◆ Directions for this task: Render the material below, from the line containing "Is round light" through the end, as a Markdown table with the columns "No." and "Line", numbering each row and leaving out blank lines.

◆ Records shown:
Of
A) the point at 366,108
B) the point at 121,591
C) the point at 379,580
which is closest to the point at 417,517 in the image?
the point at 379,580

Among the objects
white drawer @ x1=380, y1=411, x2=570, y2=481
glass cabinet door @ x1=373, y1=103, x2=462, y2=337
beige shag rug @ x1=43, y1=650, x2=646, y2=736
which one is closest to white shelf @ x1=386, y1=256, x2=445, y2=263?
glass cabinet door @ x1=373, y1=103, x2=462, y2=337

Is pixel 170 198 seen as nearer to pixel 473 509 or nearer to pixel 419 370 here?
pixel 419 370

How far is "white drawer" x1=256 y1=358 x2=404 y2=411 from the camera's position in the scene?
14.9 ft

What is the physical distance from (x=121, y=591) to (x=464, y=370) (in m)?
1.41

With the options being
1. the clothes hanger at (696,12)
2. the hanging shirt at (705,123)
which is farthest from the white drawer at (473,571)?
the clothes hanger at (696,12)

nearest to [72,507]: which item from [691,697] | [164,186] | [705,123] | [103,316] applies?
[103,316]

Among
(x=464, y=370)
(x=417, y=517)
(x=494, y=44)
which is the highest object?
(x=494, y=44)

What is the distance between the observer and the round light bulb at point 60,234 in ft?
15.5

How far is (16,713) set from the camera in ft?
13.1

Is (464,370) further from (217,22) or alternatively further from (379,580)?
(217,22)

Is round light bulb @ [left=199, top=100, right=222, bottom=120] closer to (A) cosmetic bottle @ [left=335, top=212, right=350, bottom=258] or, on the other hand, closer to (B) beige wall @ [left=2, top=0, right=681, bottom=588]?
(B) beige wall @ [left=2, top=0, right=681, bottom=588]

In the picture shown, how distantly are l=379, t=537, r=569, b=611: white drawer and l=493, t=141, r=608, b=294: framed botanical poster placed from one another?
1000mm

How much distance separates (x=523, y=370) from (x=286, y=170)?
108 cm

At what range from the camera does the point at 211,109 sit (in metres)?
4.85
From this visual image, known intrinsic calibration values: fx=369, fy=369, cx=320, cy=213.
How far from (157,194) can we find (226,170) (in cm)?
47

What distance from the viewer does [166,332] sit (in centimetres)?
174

◆ Solution to this problem:
| No. | Line |
|---|---|
| 1 | Is round light bulb @ [left=199, top=100, right=222, bottom=120] closer to (A) cosmetic bottle @ [left=335, top=212, right=350, bottom=258] or, on the other hand, closer to (B) beige wall @ [left=2, top=0, right=681, bottom=588]? |
| 2 | (B) beige wall @ [left=2, top=0, right=681, bottom=588] |
| 3 | In the picture shown, how distantly are l=379, t=537, r=569, b=611: white drawer and l=493, t=141, r=608, b=294: framed botanical poster placed from one another? |
| 4 | 1000mm |
| 5 | How much distance separates (x=523, y=370) from (x=286, y=170)? |
| 6 | 108 cm |
| 7 | At what range from the camera does the point at 211,109 sit (in metres)? |
| 8 | 4.85 |
| 9 | From this visual image, known intrinsic calibration values: fx=369, fy=369, cx=320, cy=213. |
| 10 | How far from (157,194) can we find (226,170) (in cm)? |
| 11 | 47 |
| 12 | What distance from the viewer does [166,332] sit (in centimetres)? |
| 13 | 174 |